What Is #MillennialHistory? Best Tweets From Youth Rewriting Past With One-Liners About Attitude, Internet And Cats
#MillennialHistory was trending in the United States Friday as thousands of Twitter users posted tweets about historical events with a 21st-century twist. Started Thursday night by Comedy Central game show "@midnight," #MillennialHistory took important, factual happenings and turned them into jokes about the 18- to 34-year-old generation. Twelve hours after the hashtag's launch, the one-liners were still taking over Twitter.
Millennials, or people born in the early '80s and late '90s, comprise the United States' largest and most diverse generation. There are roughly 17 million more millennials than there are Baby Boomers, according to Generation WE.
Millennials are known in the media for having striking attitudes. Studies about the generation's characteristics constantly pop up in news stories and are often contradictory. Among the findings are that millennials feel entitled to success, don't participate in organized religion, are largely unemployed, are close to their families, are achievement-oriented, optimistic about the recession and don't vote.
The #MillennialHistory hashtag, being tweeted mostly by young people, pokes fun at those personality traits. It makes puns about memes, sayings and trends.

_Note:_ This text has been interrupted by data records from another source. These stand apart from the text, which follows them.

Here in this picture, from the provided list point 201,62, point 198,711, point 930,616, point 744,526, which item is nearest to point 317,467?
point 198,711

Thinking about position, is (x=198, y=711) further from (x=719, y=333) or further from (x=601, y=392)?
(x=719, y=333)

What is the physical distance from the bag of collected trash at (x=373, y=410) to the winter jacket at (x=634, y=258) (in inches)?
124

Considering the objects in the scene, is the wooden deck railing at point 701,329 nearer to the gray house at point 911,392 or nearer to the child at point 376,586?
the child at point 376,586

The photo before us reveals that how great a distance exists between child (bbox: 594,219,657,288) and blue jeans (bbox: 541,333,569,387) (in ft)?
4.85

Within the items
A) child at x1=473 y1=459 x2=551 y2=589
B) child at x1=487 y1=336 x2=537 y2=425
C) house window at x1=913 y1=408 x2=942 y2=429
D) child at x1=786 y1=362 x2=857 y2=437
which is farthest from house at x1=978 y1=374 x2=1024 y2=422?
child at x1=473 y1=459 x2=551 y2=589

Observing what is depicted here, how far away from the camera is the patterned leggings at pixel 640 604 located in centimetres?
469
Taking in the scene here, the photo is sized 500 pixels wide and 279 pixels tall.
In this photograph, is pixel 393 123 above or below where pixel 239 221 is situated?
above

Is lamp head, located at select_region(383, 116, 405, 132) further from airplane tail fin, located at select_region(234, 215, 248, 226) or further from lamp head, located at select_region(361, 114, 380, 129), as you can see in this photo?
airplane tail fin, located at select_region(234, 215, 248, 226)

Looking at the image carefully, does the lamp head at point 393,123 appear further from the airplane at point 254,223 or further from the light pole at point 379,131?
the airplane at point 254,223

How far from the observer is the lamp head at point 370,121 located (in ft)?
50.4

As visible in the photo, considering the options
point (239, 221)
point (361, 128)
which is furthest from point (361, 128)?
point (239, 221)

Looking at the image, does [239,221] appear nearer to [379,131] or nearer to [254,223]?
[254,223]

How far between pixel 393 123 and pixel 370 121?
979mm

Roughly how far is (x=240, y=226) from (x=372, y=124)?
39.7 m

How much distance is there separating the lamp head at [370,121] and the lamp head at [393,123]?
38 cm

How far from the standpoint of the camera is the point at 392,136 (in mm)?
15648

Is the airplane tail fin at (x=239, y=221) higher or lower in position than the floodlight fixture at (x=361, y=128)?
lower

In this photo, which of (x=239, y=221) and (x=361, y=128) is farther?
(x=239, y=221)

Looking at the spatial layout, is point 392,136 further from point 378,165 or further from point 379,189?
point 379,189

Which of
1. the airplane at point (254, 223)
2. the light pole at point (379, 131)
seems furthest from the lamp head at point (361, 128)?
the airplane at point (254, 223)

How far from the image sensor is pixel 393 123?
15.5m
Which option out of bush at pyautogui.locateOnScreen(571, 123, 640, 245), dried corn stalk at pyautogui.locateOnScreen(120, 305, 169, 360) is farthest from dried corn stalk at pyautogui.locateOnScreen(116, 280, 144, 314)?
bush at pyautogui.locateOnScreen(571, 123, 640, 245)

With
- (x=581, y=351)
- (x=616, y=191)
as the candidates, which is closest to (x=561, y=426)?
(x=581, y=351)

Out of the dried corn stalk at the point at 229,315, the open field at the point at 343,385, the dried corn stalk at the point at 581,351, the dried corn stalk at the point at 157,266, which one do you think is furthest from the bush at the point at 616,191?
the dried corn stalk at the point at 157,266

For example, one of @midnight's retweeted messages was "let them eat kale." That's a reference to the phrase legend says Marie Antoinette cried after hearing France's peasants didn't have bread, but Twitter tweaked it to tease the recent rise in popularity of the leafy green vegetable. Another post, "Marco YOLO," is, of course, a throwback to the 13th-century explorer. But it includes the slang term YOLO, which stands for "you only live once."
Self-aware and spreading across the Internet like wildfire, #MillennialHistory took aim at several hallmarks of millennial culture, including technology, the gluten-free trend, Jay Z, Starbucks cup sizes, iPhones, hipsters, crowdfunding campaigns, cronuts, Tinder and listicles. Nothing was safe.